Talks Explore the Origin, Politics and Future of Paul Rudolph's Architectural design of the UMass Dartmouth Campus
Jennifer McGrory, Project Manager of the UMass Dartmouth Claire T. Carney Renovation will give a brief presentation on the architectural renovation of the Claire T. Carney Library. The library, opened in 1972 and designed by Paul Rudolph underwent a $32m renovation to modernize the facility, including the accessibility, mechanical systems, envelope improvements, and interior finishes. In addition to these changes, the building layout was reorganized to accommodate contemporary library functions and technology. The project hopes to be a model for how to renovate and modernize the existing campus of Brutalist buildings.
Professor Timothy Rohan from UMass Amherst will explore the work of early 1960s famed and controversial American modernist architect Paul Rudolph who designed Boston Government Service Center and campus for the University of Massachusetts, Dartmouth projects that helped redefine monumentality for the post World War II era. Though often maligned as 'Brutalist,' the projects were attempts to bring citizens together to form community, provide them with better social services, and educate them in order to spark a 'renaissance' for the Commonwealth.
The discussant for the talks will be speakers UMass Dartmouth Professor Anna Dempsey, an Associate Professor of Art History at the University of Massachusetts.
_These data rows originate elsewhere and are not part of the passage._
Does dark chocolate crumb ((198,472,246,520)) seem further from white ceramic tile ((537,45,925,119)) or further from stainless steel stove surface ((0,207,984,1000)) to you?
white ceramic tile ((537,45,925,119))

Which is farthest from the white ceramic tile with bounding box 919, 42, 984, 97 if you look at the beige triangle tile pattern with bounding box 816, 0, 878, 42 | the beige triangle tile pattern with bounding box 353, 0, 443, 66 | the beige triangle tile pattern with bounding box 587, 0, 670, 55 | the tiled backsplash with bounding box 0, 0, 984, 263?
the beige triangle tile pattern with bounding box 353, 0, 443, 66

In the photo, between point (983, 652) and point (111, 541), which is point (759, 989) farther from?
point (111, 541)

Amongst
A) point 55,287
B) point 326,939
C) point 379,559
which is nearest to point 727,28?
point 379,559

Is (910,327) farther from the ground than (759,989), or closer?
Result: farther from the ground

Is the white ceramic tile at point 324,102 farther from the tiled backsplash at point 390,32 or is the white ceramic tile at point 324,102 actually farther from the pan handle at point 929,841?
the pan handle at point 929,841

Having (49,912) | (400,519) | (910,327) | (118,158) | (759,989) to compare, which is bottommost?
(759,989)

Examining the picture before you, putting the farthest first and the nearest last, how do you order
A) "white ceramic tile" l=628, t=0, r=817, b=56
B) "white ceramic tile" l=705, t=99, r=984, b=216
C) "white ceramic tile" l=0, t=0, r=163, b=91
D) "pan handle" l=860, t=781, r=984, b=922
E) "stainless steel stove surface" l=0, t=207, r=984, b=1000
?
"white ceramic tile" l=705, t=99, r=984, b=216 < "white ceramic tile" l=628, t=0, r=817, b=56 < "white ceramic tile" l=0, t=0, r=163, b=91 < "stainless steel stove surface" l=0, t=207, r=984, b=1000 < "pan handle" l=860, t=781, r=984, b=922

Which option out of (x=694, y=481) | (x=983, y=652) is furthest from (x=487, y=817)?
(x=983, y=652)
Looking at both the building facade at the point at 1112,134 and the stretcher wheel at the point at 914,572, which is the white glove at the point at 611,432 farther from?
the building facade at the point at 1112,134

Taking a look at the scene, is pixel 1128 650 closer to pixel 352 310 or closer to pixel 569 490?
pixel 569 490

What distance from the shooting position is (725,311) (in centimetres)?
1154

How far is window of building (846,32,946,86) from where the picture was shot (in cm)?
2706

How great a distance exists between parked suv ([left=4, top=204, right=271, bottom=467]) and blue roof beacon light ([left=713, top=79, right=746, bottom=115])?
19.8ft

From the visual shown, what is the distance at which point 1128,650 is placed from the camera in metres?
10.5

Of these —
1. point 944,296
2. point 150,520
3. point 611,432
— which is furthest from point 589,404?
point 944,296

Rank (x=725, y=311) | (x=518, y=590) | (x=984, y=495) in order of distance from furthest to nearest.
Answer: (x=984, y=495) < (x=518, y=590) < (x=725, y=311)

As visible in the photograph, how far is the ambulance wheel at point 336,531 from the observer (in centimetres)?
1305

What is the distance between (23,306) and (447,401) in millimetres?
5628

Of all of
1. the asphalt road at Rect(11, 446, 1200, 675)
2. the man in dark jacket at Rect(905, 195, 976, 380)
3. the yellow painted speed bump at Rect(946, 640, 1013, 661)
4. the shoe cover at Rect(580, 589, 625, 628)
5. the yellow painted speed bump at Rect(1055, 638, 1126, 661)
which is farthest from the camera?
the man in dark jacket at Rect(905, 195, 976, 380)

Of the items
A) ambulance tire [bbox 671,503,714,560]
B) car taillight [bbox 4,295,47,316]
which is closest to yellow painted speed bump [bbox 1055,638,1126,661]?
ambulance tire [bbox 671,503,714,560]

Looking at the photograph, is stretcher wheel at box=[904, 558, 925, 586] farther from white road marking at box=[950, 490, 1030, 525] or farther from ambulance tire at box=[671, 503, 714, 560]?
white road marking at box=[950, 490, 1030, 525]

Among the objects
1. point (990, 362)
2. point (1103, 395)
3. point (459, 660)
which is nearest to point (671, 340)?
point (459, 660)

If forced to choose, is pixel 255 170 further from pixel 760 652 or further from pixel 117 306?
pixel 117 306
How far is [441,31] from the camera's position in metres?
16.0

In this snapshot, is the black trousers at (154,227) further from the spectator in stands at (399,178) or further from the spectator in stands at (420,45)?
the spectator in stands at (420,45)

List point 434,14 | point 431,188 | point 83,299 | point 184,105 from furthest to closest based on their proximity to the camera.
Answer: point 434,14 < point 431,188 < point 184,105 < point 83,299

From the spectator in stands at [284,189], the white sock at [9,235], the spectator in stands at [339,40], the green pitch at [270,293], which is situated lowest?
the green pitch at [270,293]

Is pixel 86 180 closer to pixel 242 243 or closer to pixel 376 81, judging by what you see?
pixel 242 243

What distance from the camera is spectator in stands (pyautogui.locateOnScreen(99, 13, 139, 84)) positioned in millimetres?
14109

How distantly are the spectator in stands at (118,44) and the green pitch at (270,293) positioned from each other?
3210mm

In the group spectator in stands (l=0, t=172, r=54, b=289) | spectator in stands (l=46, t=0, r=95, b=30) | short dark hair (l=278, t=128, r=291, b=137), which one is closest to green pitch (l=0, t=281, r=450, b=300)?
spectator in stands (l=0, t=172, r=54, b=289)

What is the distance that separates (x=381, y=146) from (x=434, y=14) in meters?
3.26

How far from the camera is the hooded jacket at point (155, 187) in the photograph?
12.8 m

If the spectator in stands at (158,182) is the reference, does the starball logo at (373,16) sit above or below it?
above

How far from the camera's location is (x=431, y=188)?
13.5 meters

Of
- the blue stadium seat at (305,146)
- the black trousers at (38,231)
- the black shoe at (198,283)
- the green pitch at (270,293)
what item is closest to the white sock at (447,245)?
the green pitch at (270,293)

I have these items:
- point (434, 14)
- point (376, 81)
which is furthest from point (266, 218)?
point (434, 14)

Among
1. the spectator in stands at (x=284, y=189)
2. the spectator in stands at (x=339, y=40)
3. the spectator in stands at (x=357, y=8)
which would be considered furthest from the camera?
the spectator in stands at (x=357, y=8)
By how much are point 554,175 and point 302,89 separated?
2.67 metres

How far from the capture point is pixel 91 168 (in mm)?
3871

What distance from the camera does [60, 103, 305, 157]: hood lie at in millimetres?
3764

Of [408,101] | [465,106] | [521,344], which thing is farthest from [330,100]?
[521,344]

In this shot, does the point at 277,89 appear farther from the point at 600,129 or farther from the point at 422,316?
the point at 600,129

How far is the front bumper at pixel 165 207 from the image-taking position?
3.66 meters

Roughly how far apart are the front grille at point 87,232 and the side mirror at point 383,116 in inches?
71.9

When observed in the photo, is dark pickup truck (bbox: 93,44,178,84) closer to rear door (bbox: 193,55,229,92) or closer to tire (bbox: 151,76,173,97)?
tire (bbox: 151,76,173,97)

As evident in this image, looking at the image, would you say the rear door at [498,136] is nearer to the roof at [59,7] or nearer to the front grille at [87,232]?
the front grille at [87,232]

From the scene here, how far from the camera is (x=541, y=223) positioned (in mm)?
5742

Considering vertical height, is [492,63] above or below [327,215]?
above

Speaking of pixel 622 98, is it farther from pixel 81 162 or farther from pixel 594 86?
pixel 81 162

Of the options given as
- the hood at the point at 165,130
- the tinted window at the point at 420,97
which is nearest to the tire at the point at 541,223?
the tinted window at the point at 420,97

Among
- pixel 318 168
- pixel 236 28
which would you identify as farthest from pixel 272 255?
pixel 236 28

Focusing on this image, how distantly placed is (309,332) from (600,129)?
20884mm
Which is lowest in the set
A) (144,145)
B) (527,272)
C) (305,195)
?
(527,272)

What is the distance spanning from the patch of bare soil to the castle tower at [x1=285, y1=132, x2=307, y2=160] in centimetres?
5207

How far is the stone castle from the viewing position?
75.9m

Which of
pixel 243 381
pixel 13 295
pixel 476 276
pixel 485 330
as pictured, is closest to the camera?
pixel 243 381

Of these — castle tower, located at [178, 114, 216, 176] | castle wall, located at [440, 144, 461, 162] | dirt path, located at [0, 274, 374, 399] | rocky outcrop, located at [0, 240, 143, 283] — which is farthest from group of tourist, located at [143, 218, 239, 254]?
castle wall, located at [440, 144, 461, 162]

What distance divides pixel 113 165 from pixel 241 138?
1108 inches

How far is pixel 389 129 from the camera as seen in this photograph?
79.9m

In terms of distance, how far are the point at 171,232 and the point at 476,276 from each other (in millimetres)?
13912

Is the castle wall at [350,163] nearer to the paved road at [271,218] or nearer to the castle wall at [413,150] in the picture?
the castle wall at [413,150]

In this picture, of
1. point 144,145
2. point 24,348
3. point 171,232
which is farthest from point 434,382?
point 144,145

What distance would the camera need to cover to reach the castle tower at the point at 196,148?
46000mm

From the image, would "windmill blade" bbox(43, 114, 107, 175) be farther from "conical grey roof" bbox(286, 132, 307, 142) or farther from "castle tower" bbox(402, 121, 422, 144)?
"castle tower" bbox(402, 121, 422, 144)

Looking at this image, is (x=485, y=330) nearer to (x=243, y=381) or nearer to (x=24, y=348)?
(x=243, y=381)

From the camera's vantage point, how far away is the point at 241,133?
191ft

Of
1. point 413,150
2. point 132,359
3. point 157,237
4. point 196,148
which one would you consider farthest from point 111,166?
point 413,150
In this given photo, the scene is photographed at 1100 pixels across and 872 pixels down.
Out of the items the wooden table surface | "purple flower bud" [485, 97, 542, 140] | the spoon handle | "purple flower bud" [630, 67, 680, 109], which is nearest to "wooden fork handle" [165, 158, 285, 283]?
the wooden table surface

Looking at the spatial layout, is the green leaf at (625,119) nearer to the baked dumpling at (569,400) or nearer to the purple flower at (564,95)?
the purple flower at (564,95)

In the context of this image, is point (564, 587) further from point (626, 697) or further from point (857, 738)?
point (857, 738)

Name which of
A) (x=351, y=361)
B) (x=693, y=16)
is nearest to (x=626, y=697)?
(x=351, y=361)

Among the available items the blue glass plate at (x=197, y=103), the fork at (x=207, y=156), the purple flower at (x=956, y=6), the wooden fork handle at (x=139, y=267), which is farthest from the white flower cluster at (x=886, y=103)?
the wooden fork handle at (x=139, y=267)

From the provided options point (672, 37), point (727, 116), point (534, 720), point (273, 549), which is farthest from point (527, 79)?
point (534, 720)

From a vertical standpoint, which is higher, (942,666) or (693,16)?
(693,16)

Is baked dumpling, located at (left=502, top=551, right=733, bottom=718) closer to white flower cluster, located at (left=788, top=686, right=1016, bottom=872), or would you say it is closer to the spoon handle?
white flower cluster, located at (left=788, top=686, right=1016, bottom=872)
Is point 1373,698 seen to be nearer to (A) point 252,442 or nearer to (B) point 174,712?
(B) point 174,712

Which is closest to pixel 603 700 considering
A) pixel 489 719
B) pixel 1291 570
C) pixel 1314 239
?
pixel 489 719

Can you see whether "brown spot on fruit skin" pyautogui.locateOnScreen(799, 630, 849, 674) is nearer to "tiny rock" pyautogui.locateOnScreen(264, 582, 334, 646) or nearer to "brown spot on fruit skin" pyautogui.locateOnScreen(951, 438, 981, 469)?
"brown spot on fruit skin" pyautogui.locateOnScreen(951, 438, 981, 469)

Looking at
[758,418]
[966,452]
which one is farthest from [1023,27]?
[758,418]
The talks are the final in a series of six titled "Urban Renewal and Creative Economy in Massachusetts Gateway Cities and Beyond" that explores the role of the creative sector, architectural preservation and urban design in revitalizing postindustrial cities. The lecture series is made possible through the 2012 University of Massachusetts President's Creative Economy Initiatives Fund. This presentation is also held in conjunction with Made in the USA: The History and Legacy of Cold War Art & Design, the 2nd Annual Undergraduate Art History Conference at UMass Dartmouth. The symposium, which is organized by the Art History Department of the College of Visual and Performing Arts (CVPA) at the University of Massachusetts, features papers by UMass Dartmouth students as well as those of students from Syracuse, Utah State, Parsons and Belgrade University.